A willful woman and her fiance are stranded at a train station with several other people from their town. When Willa takes off, her fiance follows her, against the advice of his fellow townspeople.
I was really excited to swap books with my friend Jillian. She gave me her copy of Just After Sunset, Stephen King’s most recent short story collection, and I gave her my copy of Under the Dome. Stephen King has always had a real knack for the short story, with the ability to build memorable characters and suck you in within just a few pages. In the introduction to Just After Sunset, he says that he wanted to refresh his short story writing skills because he was afraid of losing the ability to write them. “Willa” makes it clear that for King, it’s just like riding a bicycle; he’ll never truly forget how!
At first, we just follow Willa’s fiance as he walks through the desert beside the train tracks looking for her. Stephen King quickly lays out a problem: Is Willa worth the trouble, or does she only care about herself? Her fiance stubbornly refuses to listen to his fellow townspeople and insists that she does care about him, and that she only got bored with waiting for the next train.
When he finally does catch up with her and she explains why she left, the story gets turned upside down.
The ending was bittersweet. King did one of those leaving-it-open-to-make-you-crazy things, in such a way that leaves you on the verge of tears.
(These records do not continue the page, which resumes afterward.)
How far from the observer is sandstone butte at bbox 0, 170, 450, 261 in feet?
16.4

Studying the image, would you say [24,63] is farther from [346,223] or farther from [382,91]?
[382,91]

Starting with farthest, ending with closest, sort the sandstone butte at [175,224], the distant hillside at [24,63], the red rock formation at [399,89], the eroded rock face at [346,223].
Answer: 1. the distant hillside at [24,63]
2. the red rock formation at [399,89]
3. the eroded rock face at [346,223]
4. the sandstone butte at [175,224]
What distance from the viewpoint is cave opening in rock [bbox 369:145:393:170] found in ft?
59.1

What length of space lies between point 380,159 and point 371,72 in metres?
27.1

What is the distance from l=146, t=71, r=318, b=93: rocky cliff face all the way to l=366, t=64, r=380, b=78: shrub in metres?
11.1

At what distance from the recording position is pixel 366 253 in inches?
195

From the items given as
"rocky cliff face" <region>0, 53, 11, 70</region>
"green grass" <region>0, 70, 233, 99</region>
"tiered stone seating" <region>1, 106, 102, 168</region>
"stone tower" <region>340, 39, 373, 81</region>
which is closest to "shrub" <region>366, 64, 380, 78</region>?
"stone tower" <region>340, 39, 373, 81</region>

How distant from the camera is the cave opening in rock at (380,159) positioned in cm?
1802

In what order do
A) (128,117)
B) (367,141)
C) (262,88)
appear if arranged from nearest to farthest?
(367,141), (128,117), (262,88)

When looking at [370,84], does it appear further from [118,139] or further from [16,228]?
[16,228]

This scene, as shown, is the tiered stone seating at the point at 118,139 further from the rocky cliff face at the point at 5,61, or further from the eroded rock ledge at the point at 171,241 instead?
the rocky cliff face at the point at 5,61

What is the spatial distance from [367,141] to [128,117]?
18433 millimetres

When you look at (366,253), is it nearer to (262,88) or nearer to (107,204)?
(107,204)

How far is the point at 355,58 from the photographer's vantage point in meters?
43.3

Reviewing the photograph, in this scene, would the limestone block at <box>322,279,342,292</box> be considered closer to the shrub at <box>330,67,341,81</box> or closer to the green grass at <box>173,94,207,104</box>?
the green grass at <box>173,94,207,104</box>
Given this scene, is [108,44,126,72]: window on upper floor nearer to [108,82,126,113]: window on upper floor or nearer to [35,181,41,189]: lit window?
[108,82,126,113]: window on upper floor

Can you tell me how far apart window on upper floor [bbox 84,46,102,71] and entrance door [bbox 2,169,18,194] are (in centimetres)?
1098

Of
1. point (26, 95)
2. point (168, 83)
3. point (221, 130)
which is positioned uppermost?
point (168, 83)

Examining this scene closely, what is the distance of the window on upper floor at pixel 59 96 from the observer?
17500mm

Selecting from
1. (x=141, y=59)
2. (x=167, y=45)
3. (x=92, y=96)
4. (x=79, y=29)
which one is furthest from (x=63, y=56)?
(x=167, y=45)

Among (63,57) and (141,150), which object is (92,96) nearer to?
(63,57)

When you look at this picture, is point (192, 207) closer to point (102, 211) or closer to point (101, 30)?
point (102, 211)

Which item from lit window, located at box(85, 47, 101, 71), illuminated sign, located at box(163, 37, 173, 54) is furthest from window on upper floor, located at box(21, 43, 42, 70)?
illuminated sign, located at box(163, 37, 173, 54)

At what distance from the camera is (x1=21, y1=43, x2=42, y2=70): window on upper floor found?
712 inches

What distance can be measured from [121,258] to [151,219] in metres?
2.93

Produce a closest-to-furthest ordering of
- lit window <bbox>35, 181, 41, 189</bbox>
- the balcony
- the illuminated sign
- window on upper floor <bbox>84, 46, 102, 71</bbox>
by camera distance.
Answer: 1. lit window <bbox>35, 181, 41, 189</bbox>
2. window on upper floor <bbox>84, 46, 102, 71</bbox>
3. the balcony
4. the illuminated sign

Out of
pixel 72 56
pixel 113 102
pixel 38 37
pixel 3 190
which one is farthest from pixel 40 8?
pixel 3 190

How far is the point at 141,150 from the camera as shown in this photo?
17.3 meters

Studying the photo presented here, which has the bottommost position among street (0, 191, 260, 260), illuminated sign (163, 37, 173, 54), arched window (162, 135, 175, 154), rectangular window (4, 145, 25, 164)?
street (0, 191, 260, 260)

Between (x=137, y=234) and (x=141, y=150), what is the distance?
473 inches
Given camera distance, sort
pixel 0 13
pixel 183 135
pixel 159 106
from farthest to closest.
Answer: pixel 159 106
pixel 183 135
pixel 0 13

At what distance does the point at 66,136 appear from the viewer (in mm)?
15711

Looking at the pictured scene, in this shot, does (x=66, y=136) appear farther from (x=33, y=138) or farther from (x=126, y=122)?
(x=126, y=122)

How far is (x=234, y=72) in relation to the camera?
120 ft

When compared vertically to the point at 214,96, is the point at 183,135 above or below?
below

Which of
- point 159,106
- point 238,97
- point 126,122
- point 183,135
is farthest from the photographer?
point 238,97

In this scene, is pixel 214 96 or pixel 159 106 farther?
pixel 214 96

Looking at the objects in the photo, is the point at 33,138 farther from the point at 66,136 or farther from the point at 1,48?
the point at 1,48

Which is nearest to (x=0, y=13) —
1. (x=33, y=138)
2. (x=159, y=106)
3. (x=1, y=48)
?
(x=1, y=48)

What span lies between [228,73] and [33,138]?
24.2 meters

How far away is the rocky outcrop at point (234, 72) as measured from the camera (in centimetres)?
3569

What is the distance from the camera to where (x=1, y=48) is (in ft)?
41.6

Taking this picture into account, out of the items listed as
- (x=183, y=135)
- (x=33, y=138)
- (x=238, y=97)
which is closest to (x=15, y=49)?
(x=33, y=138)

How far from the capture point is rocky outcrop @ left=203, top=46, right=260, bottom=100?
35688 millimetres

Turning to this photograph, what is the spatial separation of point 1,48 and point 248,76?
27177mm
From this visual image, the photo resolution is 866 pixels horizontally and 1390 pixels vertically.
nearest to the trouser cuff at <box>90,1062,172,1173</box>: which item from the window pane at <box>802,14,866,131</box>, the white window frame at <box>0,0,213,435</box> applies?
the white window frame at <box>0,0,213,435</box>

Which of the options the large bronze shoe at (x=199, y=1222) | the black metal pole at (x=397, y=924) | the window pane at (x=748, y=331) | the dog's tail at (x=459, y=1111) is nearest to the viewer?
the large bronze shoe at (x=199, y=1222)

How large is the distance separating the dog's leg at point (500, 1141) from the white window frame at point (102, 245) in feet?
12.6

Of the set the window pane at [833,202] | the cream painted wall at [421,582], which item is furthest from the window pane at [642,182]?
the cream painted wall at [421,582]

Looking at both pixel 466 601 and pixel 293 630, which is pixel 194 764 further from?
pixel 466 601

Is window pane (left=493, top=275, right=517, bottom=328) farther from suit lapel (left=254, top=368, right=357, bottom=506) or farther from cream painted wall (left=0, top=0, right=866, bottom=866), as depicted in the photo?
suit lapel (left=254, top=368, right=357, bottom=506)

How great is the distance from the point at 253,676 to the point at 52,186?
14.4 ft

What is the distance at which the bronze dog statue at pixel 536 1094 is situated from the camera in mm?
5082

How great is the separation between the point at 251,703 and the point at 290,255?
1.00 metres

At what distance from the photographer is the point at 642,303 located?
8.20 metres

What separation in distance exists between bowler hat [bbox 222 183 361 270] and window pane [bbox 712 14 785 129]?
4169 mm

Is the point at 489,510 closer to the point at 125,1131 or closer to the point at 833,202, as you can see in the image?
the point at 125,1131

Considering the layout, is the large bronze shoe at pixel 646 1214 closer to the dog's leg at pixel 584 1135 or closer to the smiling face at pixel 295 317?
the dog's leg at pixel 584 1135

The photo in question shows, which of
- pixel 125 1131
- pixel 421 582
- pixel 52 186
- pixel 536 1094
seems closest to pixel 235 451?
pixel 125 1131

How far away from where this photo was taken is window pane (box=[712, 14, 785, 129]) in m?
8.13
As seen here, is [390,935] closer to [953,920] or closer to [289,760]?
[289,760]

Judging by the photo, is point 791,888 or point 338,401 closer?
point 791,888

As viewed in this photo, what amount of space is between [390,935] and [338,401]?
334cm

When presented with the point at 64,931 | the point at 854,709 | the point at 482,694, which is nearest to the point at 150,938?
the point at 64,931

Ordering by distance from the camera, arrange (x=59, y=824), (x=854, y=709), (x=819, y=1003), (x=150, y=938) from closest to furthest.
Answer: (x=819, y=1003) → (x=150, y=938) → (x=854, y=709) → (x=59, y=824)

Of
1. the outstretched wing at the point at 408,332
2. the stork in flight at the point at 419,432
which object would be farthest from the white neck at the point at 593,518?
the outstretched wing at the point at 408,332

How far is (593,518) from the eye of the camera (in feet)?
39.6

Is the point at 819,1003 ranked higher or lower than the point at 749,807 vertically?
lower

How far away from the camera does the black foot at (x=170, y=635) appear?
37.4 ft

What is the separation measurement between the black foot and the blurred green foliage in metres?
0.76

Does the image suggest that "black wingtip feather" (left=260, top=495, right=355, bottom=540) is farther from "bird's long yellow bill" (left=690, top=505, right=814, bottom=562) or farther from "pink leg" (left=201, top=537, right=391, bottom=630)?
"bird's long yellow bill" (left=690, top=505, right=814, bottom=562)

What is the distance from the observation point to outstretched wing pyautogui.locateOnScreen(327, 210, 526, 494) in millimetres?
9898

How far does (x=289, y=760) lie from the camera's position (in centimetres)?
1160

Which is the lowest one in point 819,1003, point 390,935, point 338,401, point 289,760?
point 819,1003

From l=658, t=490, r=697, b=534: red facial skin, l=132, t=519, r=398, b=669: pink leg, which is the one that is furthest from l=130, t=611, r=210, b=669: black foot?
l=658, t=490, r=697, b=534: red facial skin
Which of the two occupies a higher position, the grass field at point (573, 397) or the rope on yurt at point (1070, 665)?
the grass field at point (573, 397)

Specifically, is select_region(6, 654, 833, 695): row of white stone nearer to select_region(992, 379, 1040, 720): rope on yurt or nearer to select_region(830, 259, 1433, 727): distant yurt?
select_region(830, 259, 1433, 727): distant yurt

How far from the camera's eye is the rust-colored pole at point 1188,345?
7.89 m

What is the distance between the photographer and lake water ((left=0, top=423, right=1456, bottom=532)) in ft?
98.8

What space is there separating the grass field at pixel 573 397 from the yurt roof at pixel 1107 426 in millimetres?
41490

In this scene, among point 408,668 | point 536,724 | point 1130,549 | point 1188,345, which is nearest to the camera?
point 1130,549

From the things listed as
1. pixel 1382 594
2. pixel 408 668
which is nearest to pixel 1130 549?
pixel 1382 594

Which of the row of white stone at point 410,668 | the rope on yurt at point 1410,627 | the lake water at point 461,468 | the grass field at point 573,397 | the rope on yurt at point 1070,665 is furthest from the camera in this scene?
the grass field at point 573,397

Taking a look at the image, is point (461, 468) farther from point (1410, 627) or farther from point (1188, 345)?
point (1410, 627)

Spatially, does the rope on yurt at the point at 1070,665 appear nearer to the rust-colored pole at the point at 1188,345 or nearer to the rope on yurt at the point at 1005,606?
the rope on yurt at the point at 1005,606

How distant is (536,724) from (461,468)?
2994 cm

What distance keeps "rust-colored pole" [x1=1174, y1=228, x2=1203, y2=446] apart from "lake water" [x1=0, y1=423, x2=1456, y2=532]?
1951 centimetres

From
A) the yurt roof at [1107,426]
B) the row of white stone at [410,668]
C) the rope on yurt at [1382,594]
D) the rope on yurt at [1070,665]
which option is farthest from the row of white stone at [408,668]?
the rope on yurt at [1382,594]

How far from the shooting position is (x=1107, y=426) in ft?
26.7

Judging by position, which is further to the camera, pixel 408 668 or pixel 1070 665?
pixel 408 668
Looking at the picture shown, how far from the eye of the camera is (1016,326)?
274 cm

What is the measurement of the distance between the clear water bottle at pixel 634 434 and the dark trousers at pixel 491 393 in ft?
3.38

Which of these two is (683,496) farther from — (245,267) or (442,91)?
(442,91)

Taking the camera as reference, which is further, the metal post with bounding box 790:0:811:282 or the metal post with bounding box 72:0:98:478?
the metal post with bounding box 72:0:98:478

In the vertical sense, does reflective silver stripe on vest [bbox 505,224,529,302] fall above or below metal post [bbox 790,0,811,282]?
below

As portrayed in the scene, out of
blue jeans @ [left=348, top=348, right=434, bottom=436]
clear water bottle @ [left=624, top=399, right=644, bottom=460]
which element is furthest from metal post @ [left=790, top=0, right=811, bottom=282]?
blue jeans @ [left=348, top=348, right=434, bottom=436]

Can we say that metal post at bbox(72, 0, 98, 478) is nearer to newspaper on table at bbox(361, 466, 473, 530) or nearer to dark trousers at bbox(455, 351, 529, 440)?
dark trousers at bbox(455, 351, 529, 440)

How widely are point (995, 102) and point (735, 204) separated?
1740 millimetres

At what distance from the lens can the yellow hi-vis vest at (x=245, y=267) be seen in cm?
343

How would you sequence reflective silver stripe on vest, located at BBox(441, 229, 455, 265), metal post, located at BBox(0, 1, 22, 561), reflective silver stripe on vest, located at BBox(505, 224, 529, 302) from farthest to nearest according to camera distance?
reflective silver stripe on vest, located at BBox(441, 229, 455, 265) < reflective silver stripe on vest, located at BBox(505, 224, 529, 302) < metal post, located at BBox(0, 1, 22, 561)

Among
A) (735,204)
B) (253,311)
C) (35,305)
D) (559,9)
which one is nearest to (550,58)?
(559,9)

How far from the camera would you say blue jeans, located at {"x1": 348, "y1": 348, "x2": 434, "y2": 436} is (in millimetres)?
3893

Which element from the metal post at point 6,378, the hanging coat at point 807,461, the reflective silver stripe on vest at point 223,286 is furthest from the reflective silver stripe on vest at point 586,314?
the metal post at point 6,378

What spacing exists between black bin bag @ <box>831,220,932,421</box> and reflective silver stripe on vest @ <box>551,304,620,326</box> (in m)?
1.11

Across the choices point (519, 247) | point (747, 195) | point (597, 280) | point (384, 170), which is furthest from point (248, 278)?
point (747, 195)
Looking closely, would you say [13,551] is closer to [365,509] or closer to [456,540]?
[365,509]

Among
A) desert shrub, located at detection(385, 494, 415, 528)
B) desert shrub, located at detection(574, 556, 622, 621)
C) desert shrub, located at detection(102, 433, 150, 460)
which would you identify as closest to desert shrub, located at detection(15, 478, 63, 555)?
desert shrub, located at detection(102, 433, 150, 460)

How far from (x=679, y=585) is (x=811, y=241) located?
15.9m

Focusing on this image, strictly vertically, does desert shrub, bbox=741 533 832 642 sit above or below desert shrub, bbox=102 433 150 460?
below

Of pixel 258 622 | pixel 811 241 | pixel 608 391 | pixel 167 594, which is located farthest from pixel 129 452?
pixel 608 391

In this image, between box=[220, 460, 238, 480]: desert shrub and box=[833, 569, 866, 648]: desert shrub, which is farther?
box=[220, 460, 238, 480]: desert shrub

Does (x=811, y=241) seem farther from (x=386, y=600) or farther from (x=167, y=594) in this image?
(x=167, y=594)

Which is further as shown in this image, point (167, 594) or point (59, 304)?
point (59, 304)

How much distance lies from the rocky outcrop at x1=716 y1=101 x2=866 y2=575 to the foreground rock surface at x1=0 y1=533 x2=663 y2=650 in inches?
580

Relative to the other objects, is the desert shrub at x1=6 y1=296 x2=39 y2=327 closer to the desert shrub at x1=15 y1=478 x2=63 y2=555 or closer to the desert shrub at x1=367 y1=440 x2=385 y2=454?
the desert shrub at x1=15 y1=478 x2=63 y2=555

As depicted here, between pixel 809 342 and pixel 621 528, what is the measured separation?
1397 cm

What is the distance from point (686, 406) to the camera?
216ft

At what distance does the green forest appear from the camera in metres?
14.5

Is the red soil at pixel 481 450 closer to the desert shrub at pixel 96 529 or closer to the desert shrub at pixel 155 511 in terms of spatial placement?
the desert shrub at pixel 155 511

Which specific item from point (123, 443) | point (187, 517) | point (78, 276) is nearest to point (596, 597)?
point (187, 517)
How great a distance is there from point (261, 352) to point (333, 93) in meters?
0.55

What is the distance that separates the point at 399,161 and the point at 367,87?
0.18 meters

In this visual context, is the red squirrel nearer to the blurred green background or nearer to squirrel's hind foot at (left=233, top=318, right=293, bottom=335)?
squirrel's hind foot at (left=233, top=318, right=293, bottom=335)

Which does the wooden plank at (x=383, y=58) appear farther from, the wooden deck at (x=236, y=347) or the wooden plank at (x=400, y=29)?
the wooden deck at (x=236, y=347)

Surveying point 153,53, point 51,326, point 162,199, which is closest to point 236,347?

The unfinished ending parallels the main theme of the story, though, so it leaves you teary eyed and thinking, Imagine if I were them… Imagine if that’s what it’s really like…
I loved “Willa” and dove right into the rest of the collection after. Then again, it doesn’t take much convincing to get me to read anything Stephen King writes…
Have you read Just After Sunset? I’m about five stories in now, so I don’t have a favorite, but which is your favorite? What did you think of “Willa”?